* Problem *
Rescale the items from the line with "Examining the items" to the line with "2617 centimetres", repeating every one of those lines with its requests. Multiply each number in the answers (the coordinates and the distance) by 1.2 and round it to a whole number, rounding halves up.

[Rows of spatial question data]
● ● ●

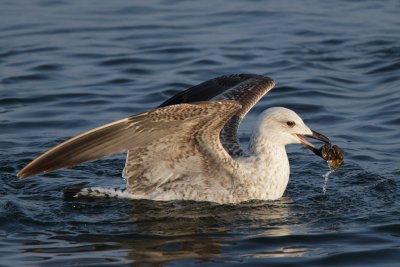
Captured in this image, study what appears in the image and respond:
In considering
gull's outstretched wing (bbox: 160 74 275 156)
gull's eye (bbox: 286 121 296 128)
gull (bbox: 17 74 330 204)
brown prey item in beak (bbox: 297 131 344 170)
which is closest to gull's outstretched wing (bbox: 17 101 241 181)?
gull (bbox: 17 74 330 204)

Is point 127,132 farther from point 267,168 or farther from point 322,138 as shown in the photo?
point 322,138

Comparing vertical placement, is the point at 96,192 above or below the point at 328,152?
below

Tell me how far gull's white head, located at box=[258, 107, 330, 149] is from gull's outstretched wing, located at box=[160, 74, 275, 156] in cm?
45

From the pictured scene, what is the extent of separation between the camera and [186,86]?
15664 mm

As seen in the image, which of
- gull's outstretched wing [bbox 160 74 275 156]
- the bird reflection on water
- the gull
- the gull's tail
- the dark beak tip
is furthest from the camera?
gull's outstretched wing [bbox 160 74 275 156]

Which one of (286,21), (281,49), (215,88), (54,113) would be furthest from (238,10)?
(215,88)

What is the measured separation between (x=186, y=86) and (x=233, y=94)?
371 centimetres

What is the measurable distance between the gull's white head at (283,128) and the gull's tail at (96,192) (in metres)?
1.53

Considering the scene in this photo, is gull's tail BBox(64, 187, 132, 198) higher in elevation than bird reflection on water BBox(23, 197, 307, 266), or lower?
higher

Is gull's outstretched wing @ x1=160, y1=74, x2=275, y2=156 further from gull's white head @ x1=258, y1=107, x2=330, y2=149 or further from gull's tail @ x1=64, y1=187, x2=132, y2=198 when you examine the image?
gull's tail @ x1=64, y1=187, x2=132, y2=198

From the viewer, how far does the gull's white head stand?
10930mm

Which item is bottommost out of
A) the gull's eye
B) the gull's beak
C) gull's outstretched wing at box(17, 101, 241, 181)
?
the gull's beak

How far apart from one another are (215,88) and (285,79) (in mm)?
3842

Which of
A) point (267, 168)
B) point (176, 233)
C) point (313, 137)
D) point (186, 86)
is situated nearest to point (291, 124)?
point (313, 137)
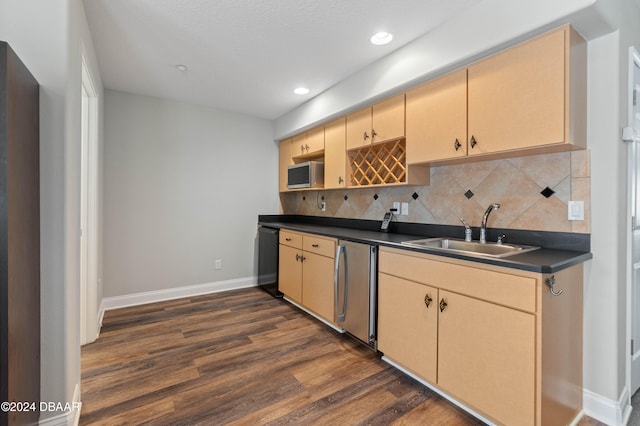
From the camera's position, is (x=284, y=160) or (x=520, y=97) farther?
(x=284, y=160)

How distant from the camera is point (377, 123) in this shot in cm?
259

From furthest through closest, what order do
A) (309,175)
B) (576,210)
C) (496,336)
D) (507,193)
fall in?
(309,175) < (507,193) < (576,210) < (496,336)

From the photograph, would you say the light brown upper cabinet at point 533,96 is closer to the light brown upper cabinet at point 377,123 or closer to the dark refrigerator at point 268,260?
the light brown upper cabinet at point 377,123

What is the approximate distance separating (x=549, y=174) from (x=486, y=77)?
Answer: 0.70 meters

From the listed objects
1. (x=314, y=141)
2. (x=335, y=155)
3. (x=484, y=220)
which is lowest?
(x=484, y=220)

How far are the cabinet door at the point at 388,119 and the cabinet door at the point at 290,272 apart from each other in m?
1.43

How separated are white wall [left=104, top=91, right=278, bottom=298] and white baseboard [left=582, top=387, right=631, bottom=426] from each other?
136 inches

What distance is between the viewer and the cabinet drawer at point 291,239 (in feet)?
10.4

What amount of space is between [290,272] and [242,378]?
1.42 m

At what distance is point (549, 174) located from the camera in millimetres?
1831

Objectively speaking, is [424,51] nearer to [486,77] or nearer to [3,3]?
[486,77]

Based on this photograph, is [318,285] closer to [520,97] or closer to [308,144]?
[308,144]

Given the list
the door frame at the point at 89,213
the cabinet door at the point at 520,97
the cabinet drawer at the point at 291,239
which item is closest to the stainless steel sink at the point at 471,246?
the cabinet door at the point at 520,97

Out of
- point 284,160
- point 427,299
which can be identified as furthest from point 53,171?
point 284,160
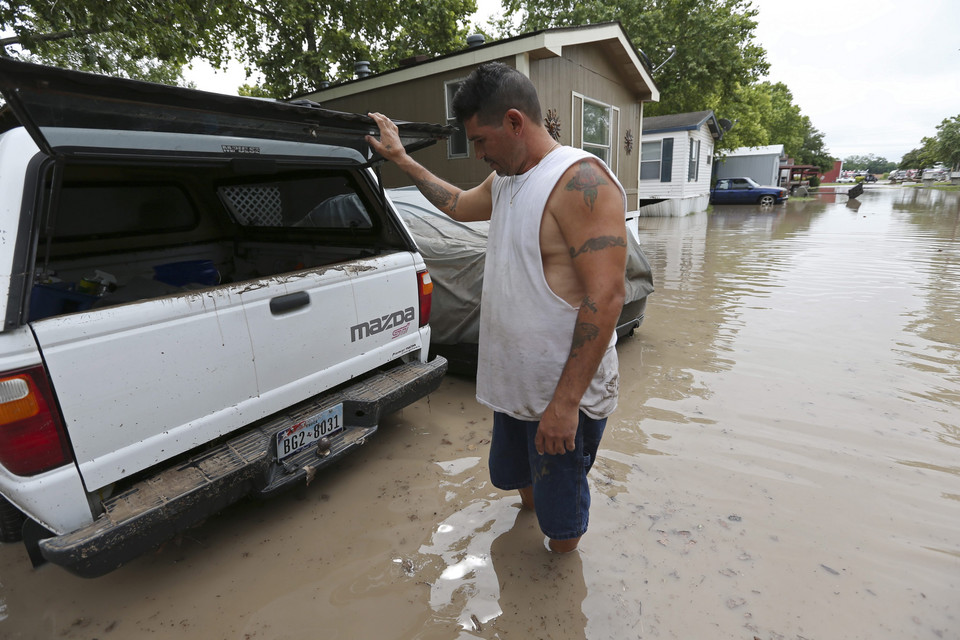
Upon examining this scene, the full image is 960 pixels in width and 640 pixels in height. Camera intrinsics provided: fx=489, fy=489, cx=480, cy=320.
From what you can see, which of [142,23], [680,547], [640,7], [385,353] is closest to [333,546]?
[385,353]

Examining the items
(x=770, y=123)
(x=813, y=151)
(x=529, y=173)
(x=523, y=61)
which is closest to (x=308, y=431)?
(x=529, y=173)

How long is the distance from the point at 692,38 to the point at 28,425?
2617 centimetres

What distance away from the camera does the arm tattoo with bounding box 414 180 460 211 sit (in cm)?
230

● ● ●

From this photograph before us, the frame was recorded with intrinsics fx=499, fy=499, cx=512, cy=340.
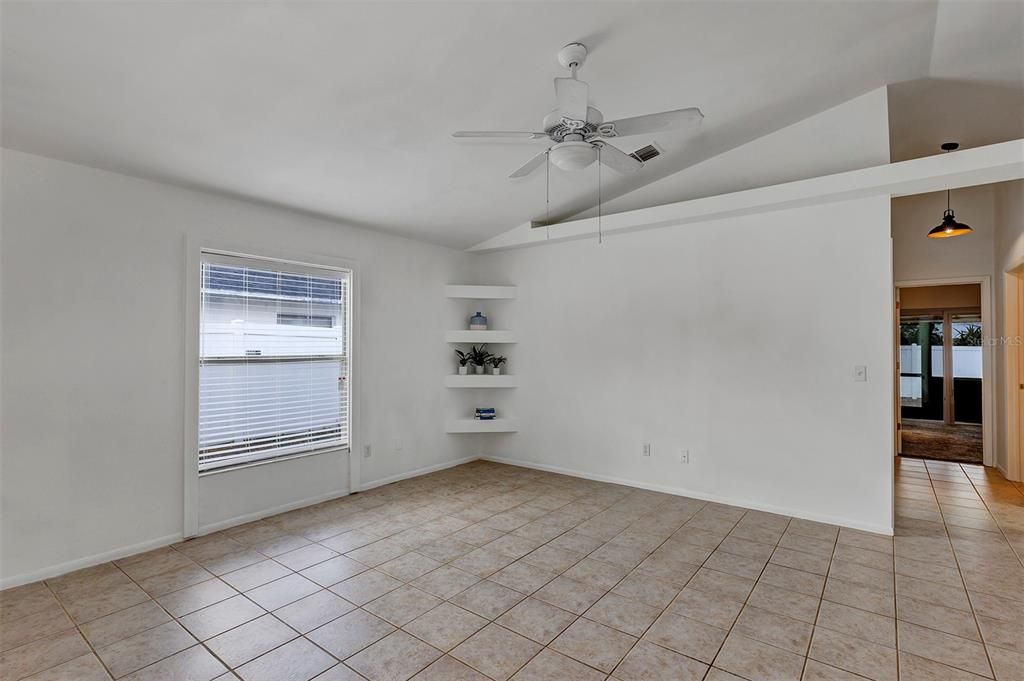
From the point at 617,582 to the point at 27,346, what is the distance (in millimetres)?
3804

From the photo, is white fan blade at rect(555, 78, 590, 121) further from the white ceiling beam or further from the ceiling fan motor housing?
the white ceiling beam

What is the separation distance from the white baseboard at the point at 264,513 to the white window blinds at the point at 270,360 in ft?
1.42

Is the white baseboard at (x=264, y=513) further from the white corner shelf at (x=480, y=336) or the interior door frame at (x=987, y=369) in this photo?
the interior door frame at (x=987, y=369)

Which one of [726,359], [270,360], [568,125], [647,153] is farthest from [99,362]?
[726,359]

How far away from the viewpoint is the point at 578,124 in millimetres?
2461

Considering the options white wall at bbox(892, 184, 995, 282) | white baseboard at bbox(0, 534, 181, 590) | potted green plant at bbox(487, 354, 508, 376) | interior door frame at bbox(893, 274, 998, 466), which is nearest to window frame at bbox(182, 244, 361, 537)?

● ● ●

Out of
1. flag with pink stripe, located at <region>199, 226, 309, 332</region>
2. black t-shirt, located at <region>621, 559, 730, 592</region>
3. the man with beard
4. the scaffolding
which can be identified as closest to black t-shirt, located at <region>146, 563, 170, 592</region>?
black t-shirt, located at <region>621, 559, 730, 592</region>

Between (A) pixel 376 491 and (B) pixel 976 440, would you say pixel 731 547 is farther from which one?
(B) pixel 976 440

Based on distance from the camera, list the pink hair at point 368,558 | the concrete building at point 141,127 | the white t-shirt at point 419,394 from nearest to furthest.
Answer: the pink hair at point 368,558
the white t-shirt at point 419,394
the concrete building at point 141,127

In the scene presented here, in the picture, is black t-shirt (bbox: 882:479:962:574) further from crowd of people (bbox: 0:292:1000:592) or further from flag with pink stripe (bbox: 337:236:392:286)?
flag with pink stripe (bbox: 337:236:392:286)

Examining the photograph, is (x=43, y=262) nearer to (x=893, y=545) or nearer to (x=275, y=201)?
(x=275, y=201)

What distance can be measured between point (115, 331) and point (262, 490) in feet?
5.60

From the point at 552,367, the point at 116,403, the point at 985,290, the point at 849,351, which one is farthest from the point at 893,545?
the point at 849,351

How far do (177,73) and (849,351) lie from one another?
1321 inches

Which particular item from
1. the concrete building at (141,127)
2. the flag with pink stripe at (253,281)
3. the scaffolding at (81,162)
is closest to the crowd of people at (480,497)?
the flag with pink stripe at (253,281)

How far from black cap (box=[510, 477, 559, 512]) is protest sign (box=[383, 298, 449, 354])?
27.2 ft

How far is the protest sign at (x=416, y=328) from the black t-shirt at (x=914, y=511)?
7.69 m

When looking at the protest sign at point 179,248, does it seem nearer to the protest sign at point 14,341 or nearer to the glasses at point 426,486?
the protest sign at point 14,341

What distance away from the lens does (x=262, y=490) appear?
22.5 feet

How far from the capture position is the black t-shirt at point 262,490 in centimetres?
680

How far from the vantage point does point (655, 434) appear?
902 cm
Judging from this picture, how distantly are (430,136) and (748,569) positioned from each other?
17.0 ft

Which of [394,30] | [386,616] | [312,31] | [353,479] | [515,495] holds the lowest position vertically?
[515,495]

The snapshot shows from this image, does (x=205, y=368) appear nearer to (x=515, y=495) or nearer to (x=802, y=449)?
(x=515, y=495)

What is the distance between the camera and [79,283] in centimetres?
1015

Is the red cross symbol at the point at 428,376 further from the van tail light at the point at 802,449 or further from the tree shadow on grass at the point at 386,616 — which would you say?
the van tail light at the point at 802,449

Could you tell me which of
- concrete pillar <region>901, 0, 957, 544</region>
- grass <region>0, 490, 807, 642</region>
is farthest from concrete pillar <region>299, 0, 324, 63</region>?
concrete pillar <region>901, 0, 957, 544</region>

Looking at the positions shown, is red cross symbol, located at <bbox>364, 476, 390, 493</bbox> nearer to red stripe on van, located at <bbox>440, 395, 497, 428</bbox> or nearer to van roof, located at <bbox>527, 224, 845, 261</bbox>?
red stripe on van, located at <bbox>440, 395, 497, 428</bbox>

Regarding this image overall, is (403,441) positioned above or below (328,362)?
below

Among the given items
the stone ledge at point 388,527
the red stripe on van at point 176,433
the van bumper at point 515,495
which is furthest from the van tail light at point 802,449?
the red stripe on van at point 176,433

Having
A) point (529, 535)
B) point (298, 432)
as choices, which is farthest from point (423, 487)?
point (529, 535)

● ● ●

* Written answer *
Examining the items
(x=770, y=123)
(x=813, y=151)
(x=529, y=173)
(x=523, y=61)
which is closest to (x=308, y=431)?
(x=635, y=208)

How long is the distance from the point at 692,38 to the point at 28,425?
3140 centimetres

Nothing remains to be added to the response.